A pesquisadora principal na época, mestranda em ciências, conduziu unicamente as entrevistas, a partir de um roteiro semiestruturado, cujas questões buscaram apreender as experiências de adoecimento: como foi ficar doente de TB? Sobre o atendimento do serviço de saúde, onde o(a) senhor(a) recebeu tratamento? Como foi o seu tratamento para a TB? Como ficou a questão da sua família desde quando você ficou doente? O guia da entrevista foi testado para validação do entendimento das perguntas, com cinco pessoas que não compuseram a amostra final. Antes do início da coleta de dados, a entrevistadora comentou sobre ser enfermeira, a sua instuição federal de ensino e sobre sua orientadora, além de explicar o termo de consentimento, no que diz respeito ao objetivo da pesquisa, procedimentos adotados, que não apresentaria riscos físicos. Porém, ela comunicou que poderia haver desconforto emocional durante as entrevistas e que, portanto, poderiam desistir de participar em qualquer instante, assim como informou sobre benefícios, participação voluntária e confidencialidade.

As entrevistas foram realizadas entre abril e maio de 2015, nos domicílios dos participantes, no qual havia outros familiares em diferentes cômodos da casa, apresentando tempo médio de duração de 40 minutos e gravadas com aparelho de áudio. Uma das entrevistas precisou ser repetida haja vista que o participante começou com tosse intermitente e pediu para adiá-la. Foram feitos relatórios de trabalho de campo durante e após cada entrevista.

Análise dos dados

Os dados do estudo foram analisados por meio da técnica de análise de conteúdo temática, compreendendo a fase de pré-análise, exploração do material e tratamento dos resultados(1818 Bardin L. Análise de conteúdo. São Paulo (SP): Edições 70; 2011.). Na primeira fase, realizou-se uma leitura geral de todas as entrevistas, a transcrição dos dados, que não foi devolvida aos participantes para comentários ou correções, sistematizando-se as ideias a partir das informações coletadas para constituir o corpus de análise, que foram as dez entrevistas analisadas.

Na fase de exploração do material, construíram-se as operações de codificação, considerando-se os recortes dos textos das entrevistas nas seguintes unidades de registros: adoecimento, TB, percepção, saúde, direitos ao diagnóstico e tratamento.
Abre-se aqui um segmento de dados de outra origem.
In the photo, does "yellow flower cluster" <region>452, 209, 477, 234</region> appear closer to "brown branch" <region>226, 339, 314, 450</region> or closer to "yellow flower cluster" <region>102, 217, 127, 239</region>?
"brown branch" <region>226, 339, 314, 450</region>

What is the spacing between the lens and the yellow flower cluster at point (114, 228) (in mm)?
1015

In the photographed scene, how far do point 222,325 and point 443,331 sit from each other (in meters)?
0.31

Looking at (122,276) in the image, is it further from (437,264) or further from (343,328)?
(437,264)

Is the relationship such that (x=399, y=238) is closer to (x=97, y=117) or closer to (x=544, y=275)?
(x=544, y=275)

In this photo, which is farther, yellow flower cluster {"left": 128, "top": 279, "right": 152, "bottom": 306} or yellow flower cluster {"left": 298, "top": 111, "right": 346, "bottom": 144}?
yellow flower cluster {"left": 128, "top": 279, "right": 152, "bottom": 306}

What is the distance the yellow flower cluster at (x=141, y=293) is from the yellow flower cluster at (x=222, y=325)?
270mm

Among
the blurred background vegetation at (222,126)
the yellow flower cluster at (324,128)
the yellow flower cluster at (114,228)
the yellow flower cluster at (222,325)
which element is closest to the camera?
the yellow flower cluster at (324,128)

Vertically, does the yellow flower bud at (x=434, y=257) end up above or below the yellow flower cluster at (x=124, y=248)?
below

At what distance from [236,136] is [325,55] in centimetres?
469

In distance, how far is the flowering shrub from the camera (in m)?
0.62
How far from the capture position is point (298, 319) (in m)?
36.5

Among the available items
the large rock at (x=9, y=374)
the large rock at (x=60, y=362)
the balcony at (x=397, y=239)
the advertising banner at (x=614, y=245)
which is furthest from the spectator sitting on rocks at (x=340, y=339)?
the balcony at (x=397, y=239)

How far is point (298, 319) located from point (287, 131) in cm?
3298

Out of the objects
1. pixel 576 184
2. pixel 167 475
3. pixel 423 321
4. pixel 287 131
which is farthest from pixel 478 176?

A partir dessas unidades identificadas, originous-se a categoria (A experiência da pessoa com a TB no exercício dos seus direitos) e as subcagtegorias de análise (Direitos humanos; Direito à dignidade, à liberdade, à honra e ao respeito; Direitos econômicos e sociais; Direito ao afastamento do trabalho; Direito à Previdência Social; Direito no sistema prisional; Direito à saúde). Na terceira fase, captaram-se os conteúdos manifestos e latentes contidos em todas as entrevistas, sendo que os participantes não forneceram feedback sobre os resultados.

RESULTADOS

Quanto aos dados sociodemográficos dos dez participantes, seis eram homens e quatro mulheres, que apresentaram idades entre 25 e 52 anos. Predominou o nível de escolaridade baixo; sete apresentaram ensino fundamental incompleto e três ensino médio incompleto; oito tiveram renda mensal de um salário mínimo, dois com mais de um salário, prevalecendo como tipo de trabalho os serviços gerais em seis participantes; quatro eram do lar.

Direitos humanos

As pessoas em suas experiêncis de viver com a TB anunciaram que os direitos humanos não foram garantidos integralmente na condição da dignidade e no valor do ser humano. Tais direitos não foram assegurados ou apresentaram fragilidades quanto à proteção da dignidade da pessoa humana em todas as suas dimensões, sentida por transformações físicas e emocionais.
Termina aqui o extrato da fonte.